EXCERPTED TEXT
>>>
No Time to Heal
October 21, 2025
By CEO & President, Tito Izard, MD
(In Memoriam of Milwaukee’s Best)
In the span of just six months, our community has been shaken by the violent loss of two of its most dedicated healers. Dr. Akintunde Bowden, a dentist who gave a decade of service, was killed in his apartment after a dispute with a neighbor. Kamonti McFarlane, a dental hygienist who served 19 years, was killed in a domestic dispute.
Both worked at Milwaukee Health Services, Inc., where they tended to our smiles, our health, and our humanity. Both lost their lives not on the battlefield of war but within their own homes.
A Deeper Disease
The media is missing the point if we think this is simply about guns. Gun violence is a symptom of a much deeper disease: health disparities.
African Americans continue to have the poorest health outcomes of any racial or ethnic group. We still live in what Dr. King called “two Americas”- where one America thrives while the other is locked in cycles of crisis.
We trade housing for handcuffs, health for heart attacks, graduations for guns, and love for loneliness.
The tragic deaths of these two health professionals may seem like isolated coincidences, but they reflect the broader, predictable reality of inequity. Statistically, losing two oral health providers in such a short time is rare, but losing Black lives too soon is not.
Disrupted Ecosystems
Health disparities and the social determinants that drive them are the direct consequences of multigenerational economic abandonment.
The Black community exists within the confines of a disrupted ecosystem, shaped by decades of divestment and wealth extraction. Trapped within an elusive capitalist system, disadvantage accumulates like interest, producing the illusion that failure is personal when, in fact, it is structural.
Too often, Black Americans internalize this narrative, believing their broken dreams are their fault alone — rather than the imposed failures deeply rooted within one’s ethnocultural lineage.
Ethnocultural lineage can be defined as a group’s shared common lived experience. It is often expressed as the beliefs, behaviors, norms, and characteristics received from ancestors and passed down through generations. It is your family’s resiliency story.
<<<
THE DATA
>>>
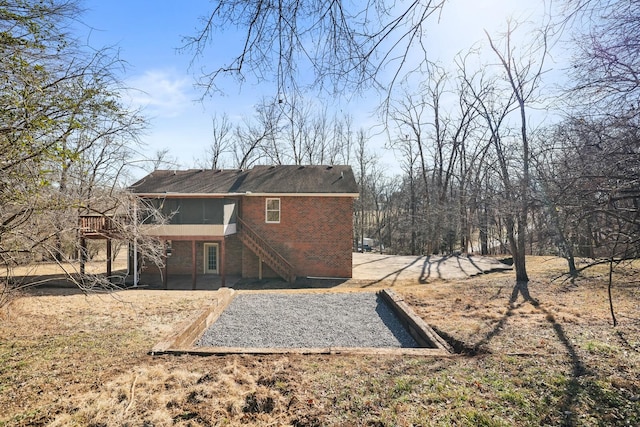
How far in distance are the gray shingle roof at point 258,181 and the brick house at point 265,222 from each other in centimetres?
6

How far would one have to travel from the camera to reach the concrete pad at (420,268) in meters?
16.0

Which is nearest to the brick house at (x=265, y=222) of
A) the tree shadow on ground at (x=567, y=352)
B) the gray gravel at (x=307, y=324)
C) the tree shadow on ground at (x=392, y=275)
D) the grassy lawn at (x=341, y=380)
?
the tree shadow on ground at (x=392, y=275)

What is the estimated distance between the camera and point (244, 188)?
17.7 m

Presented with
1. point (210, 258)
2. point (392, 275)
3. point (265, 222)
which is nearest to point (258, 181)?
point (265, 222)

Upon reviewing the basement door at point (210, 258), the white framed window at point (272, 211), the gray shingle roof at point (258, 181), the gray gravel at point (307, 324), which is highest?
the gray shingle roof at point (258, 181)

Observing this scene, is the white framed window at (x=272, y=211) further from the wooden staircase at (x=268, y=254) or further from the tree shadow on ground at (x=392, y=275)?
the tree shadow on ground at (x=392, y=275)

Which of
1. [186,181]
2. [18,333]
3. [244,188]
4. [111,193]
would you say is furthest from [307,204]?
[18,333]

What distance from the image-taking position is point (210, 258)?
1898cm

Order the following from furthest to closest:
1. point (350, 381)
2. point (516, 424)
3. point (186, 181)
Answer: point (186, 181)
point (350, 381)
point (516, 424)

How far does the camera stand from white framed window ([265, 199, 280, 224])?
17375 millimetres

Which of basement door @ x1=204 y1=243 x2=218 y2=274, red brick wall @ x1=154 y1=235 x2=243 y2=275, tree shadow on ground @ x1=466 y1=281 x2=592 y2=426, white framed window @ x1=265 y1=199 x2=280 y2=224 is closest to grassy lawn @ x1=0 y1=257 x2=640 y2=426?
tree shadow on ground @ x1=466 y1=281 x2=592 y2=426

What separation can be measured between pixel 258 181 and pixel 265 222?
2.72m

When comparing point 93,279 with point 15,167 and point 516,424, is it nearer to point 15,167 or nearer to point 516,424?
point 15,167

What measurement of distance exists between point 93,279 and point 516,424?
256 inches
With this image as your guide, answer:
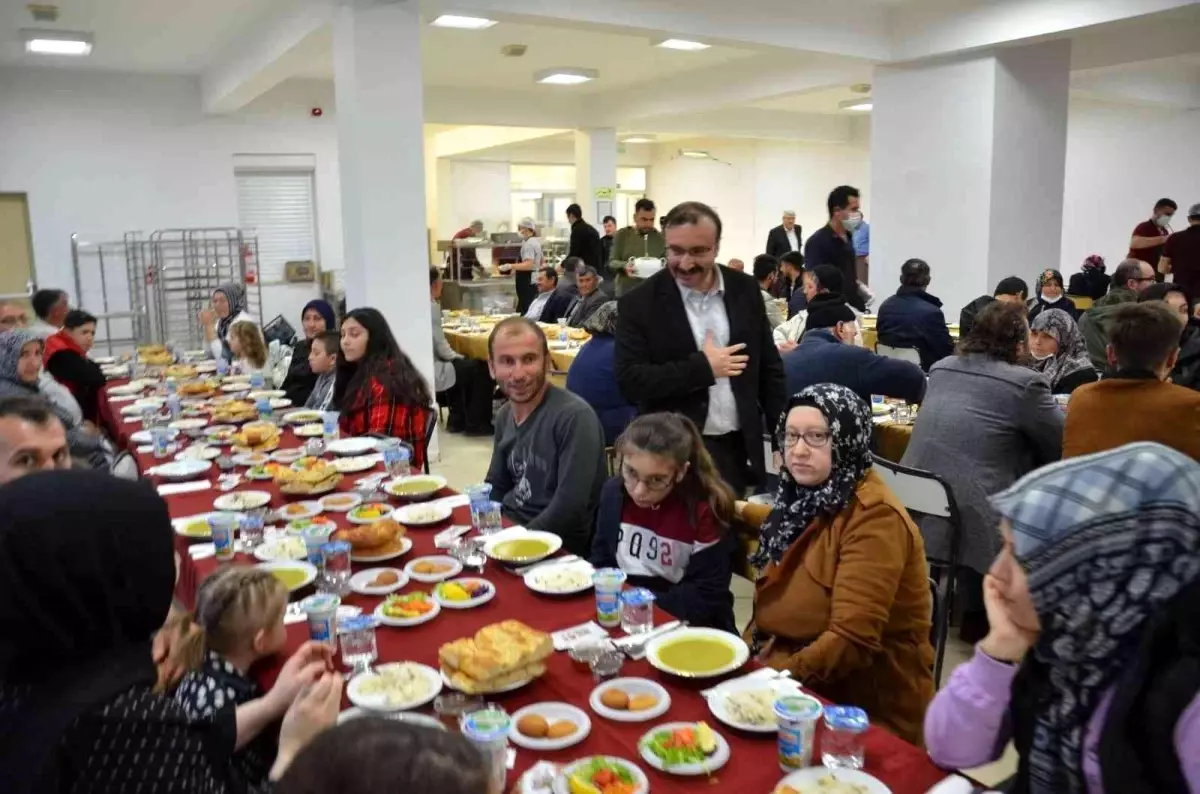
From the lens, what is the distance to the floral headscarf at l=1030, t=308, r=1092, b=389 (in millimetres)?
4609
<<<
Rewrite the stretch of the piece on health disparities from "A Deeper Disease" through "disease: health disparities.", switching "symptom" to "sign". Work from the piece alone, not the rows.

A Deeper Disease
The media is missing the point if we think this is simply about guns. Gun violence is a sign of a much deeper disease: health disparities.